Hosted by Taking on a World of Words, this meme is all about the three Ws:
- What are you currently reading?
- What did you recently finish reading?
- What do you think you’ll read next?
Why not join in too? Leave a comment with your link at Taking on a World of Words and then go blog hopping!
The Bone Flower by Charles Lambert (ARC, Gallic Books)
On a grey November evening in Victorian London, Edward Monteith, a moneyed but listless young man, stokes the fire at his local gentlemen’s club, listening to its members: scientists, explorers and armchair philosophers discussing their supernatural experiences and theories of life after death.
Edward is taken under the wing of some sceptics and attends a supposed séance where he is captivated by a beautiful young woman selling flowers outside the theatre. What follows is a quintessential Gothic novel, a ghost story, and an uncanny love story.
Sleep When You’re Dead by Jude O’Reilly (ARC, Head of Zeus)
Elite assassin and spy-for-hire Michael North is the man you call when there’s nothing left to lose. His tradecraft is unparalleled, he executes every mission with determination, skill and a certain amount of flair. There’s just one problem: the bullet lodged in his brain. If it moves, he will die – and so will the mission.
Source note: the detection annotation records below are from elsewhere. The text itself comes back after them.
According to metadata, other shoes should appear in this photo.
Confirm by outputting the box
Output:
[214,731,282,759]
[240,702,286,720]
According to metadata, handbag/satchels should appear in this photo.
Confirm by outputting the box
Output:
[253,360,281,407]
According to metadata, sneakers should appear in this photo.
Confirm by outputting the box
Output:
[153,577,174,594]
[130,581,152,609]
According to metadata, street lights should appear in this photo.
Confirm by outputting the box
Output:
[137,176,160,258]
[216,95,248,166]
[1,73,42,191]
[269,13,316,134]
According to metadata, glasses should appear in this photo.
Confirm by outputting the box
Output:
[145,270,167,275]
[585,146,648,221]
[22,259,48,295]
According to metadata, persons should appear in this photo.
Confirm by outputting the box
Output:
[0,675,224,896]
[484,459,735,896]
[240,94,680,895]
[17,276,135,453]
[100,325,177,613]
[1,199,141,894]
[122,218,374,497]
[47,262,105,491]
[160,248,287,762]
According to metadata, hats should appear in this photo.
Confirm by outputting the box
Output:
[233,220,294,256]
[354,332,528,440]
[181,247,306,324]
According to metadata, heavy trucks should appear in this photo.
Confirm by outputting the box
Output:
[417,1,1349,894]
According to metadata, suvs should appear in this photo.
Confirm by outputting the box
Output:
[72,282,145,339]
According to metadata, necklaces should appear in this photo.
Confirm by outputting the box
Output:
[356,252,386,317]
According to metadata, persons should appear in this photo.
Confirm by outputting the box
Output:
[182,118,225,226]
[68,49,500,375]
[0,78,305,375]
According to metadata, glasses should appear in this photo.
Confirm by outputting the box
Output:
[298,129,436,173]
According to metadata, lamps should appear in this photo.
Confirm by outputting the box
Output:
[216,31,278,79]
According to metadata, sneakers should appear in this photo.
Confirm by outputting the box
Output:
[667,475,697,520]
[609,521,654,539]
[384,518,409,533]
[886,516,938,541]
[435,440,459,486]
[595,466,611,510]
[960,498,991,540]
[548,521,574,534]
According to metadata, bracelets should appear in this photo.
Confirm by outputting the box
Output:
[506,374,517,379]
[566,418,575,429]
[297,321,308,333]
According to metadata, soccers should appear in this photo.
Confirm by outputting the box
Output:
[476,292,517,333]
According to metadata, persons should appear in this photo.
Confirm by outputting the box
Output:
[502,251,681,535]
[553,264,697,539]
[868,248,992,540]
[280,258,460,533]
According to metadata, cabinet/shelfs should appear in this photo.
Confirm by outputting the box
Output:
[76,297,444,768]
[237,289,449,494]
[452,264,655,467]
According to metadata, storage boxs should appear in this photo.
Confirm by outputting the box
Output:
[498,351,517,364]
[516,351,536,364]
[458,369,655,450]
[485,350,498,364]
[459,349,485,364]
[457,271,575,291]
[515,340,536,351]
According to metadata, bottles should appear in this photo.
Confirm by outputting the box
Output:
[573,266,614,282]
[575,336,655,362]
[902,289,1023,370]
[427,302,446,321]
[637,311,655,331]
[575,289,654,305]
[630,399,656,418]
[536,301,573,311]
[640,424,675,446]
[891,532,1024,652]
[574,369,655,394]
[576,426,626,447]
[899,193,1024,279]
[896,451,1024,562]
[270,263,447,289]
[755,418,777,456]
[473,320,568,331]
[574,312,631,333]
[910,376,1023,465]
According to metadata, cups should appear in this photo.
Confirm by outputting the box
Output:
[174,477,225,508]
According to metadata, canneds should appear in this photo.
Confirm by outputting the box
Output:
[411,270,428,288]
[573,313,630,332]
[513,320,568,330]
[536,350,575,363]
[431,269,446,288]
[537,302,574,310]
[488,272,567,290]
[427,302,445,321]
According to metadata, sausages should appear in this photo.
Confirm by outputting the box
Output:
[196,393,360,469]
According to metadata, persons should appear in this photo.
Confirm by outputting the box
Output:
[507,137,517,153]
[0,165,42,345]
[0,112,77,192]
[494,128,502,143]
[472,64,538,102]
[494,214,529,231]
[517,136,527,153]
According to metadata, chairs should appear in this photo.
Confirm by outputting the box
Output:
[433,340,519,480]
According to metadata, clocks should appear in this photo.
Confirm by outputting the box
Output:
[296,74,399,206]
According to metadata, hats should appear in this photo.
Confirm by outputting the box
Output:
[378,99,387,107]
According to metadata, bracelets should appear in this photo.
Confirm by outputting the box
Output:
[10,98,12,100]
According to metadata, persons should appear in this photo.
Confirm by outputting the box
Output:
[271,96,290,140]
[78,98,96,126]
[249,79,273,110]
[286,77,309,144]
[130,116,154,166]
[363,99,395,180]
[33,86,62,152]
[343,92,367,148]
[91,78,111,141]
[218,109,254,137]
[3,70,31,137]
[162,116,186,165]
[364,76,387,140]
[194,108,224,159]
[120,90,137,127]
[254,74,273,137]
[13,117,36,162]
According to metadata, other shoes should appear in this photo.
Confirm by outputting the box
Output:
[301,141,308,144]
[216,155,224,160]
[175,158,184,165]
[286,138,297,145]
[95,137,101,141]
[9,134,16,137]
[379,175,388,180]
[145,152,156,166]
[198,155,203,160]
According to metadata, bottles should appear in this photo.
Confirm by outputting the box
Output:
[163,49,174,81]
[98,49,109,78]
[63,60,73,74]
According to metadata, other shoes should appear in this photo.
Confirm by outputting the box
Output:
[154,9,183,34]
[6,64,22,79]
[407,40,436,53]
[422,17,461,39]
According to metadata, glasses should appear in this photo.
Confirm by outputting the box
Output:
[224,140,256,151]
Now North’s been sent to infiltrate a doomsday cult on a remote Scottish island which is also home to a spaceport about to send thousands of commercial satellites into space. Their leader is planning a terrorist attack on the mainland, and it’s North’s job to stop him. Together with teen hacker Fang – the only person in the world he cares about – North must tackle a situation which is fast spinning out of control.
The Plague Charmer by Karen Maitland (Headline)
All the Broken Places by John Boyne (Doubleday)
1946. Three years after a cataclysmic event which tore their lives apart, a mother and daughter flee Poland for Paris, shame, and fear at their heels, not knowing how hard it is to escape your past.
Nearly eighty years later, Gretel Fernsby lives a life that is a far cry from her traumatic childhood. When a couple moves into the flat below her in her London mansion block, it should be nothing more than a momentary inconvenience. However, the appearance of their nine-year-old son Henry brings back memories she would rather forget.
Faced with a choice between her own safety and his, Gretel is taken back to a similar crossroads she encountered long ago. Back then, her complicity dishonoured her life, but to interfere now could risk revealing the secrets she has spent a lifetime protecting. (Review to follow)
What Cathy (will) Read Next
The House of Birds by Morgan McCarthy (Headline)
Oliver has spent years trying to convince himself that he’s suited to a life of money making in the city, and that he doesn’t miss a childhood spent in pursuit of mystery, when he cycled around the cobbled lanes of Oxford, exploring its most intriguing corners.
When his girlfriend Kate inherits a derelict house – and a fierce family feud – she’s determined to strip it, sell it and move on. For Oliver though, the house has an allure, and amongst the shelves of discarded, leather bound and gilded volumes, he discovers one that conceals a hidden diary from the 1920s.
So begins a quest: to discover the identity of the author, Sophia Louis. It is a portrait of war and marriage, isolation and longing and a story that will shape the future of the abandoned house – and of Oliver – forever.